#Improvquilting.
It can literally mean anything you want it to mean - quilting with no particular plan; using scraps or randomly chosen fabrics; playing with composition or picking a theme to try to work around.
It has also inspired me to try something a bit out of the box - a colour palette that I don't usually use (well, slightly out of my range but not all that far if I'm honest!). I pulled out scraps and leftovers from other projects, sewed them up at random and put them together. It's not quite finished yet, as I'm now concentrating on using it for a machine quilting pattern sampler, but you can see a few sneak peeks here...
I started by using leftovers from two or three of my recent projects and cutting them into strips and connecting them. Using the 'Trip Around The World' technique I put the strips onto the central flowery fabric. It has turned into something that looks a lot more complicated than it really is.
Once it was all together in one piece, I was a bit underwhelmed with the colour mix, so I decided to add a bit of orange and yellow into the mix before I put it together and started quilting.
Now I'm experimenting with the filler patterns, using freehand machine quilting, so I don't have a finished article just yet, but I will let you all have a look once I'm done.
Here are a few images of quilts that came out of this hashtag and were the ones to inspire me to do my own thing...
I just LOVE the bright plain colours of this one, and the large blocks that are unapolagetically uneven and in your face. It just seems so happy!
Mr_happy_accidents is one of my favourite instaquilters as he uses the medium in a very modern way, cutting, adding, quilting, framing different bits to draw your eye to different places.
The colours on this one are a world apart from the ones I am usually drawn to, but it has a very calming feel to it, with the muted colours emerging from the black and white as if they are shy.
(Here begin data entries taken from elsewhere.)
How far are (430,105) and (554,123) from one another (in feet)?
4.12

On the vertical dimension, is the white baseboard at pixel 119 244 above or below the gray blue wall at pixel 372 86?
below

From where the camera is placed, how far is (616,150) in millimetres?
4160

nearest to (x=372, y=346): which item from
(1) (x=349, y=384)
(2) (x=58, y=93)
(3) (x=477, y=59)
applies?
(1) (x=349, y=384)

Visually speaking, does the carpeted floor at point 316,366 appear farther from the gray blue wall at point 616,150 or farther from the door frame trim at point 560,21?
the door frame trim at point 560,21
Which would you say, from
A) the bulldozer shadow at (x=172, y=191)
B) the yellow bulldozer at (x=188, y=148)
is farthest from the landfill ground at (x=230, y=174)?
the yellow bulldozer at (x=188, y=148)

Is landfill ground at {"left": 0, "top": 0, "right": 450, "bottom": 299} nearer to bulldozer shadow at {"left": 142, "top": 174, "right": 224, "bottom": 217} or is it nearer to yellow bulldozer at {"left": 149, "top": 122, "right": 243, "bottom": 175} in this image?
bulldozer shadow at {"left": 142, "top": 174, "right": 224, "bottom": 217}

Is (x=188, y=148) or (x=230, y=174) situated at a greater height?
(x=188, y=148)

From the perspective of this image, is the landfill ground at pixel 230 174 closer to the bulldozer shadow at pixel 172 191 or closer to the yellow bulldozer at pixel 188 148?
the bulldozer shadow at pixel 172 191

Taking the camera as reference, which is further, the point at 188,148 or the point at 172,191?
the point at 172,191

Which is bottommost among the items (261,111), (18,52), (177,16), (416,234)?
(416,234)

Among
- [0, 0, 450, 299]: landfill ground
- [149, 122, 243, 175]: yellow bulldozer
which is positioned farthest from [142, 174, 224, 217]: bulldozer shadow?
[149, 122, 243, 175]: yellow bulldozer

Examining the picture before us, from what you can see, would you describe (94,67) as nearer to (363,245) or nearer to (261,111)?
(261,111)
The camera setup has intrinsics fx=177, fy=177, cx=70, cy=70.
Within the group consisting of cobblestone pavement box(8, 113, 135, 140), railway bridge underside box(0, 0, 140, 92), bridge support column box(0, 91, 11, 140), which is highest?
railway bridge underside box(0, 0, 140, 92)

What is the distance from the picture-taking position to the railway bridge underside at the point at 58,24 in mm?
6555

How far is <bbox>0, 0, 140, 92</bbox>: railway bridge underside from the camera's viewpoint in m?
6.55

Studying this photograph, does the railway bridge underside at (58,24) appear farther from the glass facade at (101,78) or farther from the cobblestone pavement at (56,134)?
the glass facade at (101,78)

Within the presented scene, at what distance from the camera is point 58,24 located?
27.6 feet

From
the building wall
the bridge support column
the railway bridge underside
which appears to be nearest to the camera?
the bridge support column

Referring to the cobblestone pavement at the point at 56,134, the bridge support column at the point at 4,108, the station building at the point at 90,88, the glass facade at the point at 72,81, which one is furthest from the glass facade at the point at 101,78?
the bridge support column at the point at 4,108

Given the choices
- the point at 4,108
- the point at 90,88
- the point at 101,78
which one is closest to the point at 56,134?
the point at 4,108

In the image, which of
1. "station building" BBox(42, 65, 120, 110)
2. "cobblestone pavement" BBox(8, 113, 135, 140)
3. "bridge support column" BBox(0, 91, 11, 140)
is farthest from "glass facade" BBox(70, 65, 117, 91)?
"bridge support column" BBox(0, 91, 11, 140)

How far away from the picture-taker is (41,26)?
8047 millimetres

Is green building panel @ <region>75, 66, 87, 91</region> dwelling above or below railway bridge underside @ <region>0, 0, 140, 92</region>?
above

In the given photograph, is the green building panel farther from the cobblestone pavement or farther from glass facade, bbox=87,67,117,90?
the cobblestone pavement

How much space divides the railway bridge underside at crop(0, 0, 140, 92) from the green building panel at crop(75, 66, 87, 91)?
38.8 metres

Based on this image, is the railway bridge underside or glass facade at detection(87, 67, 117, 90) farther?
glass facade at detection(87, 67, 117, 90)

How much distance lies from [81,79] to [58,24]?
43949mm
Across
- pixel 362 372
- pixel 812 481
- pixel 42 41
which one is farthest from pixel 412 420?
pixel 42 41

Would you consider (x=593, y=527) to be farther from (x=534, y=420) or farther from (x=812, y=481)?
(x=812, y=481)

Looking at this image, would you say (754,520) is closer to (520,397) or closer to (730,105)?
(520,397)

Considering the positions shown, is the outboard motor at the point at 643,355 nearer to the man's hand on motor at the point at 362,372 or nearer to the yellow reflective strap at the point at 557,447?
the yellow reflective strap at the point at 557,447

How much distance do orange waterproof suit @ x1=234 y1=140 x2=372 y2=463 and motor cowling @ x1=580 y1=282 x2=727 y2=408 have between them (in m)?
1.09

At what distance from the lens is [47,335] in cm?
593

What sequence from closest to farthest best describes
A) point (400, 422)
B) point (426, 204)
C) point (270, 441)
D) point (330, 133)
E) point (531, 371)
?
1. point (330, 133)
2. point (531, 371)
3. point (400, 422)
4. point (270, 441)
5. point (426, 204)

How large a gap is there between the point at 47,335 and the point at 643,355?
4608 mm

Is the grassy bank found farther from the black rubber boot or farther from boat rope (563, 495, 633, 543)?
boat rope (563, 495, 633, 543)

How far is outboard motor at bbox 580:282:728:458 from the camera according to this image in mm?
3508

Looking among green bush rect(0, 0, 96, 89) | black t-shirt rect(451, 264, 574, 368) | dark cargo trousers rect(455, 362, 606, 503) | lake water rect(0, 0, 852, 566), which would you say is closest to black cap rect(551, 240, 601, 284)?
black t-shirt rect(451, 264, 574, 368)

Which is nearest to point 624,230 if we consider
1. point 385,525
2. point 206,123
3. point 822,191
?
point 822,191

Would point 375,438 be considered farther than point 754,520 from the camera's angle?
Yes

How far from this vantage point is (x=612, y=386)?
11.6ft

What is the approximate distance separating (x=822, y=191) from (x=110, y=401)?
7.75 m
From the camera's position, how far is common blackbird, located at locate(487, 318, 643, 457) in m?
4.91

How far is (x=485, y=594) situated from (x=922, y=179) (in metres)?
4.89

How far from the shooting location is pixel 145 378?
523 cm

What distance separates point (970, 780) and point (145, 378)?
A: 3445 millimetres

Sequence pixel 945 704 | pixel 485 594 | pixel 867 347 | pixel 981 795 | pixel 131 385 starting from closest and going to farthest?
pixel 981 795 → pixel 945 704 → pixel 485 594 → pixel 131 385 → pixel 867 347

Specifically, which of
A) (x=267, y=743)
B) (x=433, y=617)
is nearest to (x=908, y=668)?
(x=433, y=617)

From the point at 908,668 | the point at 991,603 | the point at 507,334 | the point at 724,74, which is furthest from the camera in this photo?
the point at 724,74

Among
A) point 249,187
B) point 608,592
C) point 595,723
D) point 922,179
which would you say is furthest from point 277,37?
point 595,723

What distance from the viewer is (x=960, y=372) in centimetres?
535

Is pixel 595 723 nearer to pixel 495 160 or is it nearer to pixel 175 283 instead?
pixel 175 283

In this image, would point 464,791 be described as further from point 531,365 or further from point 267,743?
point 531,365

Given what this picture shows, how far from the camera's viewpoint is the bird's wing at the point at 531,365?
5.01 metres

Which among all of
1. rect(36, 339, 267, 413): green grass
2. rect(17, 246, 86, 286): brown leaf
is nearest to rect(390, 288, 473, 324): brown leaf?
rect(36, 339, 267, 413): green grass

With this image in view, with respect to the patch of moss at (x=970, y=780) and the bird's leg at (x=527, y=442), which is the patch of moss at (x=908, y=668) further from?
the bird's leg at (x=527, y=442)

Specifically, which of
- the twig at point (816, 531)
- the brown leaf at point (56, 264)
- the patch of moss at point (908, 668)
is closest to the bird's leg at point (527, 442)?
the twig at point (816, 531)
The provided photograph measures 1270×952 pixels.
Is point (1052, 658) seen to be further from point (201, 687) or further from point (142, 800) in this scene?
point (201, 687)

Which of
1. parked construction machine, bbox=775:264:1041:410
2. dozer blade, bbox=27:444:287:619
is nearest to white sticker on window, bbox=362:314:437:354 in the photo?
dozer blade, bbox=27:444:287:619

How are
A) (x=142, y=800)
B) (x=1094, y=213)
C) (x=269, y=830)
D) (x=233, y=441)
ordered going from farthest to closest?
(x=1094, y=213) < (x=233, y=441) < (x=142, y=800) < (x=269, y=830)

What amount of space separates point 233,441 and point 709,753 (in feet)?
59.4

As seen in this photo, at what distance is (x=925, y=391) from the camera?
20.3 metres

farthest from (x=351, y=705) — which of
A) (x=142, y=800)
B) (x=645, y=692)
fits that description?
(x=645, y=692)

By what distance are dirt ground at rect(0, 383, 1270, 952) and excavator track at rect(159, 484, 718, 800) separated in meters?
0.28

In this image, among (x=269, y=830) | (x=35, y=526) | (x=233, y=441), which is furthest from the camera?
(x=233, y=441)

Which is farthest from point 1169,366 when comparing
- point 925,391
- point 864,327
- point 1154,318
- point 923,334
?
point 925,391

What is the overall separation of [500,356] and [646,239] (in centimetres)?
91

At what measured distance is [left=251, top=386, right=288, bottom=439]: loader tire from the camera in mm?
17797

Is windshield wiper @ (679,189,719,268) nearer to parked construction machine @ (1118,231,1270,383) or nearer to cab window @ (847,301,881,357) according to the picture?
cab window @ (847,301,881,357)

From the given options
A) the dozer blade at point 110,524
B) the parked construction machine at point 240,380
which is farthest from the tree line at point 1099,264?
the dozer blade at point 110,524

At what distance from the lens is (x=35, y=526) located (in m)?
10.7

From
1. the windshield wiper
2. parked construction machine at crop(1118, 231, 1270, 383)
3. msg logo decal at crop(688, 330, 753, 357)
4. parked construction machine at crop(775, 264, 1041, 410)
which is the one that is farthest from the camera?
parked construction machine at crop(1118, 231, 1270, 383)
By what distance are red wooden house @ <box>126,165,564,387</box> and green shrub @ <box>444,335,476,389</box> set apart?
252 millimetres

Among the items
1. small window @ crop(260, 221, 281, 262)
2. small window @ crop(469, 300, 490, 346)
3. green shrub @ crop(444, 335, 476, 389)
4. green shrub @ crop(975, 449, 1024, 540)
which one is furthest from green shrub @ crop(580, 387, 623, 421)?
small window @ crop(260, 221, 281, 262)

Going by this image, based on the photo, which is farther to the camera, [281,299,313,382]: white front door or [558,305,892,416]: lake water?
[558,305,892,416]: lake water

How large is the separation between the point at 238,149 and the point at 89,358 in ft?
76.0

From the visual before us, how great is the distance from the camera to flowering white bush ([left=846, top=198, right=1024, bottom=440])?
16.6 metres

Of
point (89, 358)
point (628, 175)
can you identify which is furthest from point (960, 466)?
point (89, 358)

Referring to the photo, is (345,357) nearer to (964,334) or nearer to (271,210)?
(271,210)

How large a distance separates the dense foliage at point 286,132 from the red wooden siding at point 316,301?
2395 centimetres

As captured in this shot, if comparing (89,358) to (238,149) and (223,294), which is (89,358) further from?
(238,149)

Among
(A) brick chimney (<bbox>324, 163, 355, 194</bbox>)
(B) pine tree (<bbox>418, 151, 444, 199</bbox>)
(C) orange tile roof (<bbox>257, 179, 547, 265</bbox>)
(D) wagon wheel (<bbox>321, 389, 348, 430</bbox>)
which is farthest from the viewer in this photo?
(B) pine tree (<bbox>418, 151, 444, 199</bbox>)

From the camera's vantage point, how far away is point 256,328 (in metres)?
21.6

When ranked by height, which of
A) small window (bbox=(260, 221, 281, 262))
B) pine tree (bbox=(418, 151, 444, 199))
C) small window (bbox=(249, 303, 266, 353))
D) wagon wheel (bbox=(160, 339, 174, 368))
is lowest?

So as you can see, the idea behind this word #improvquilting can be interpreted in so many different ways that it is almost a quilting world in itself. There are no patterns here, only your imagination, random picks, following a thread to see where it takes you. This is what I love the most about quilting. There is a tradition to it that cannot be denied, but there is also a bright new take to it that blends almost seamlessly with it but can be a breath of freash air for anyone tiring of traditional blocks.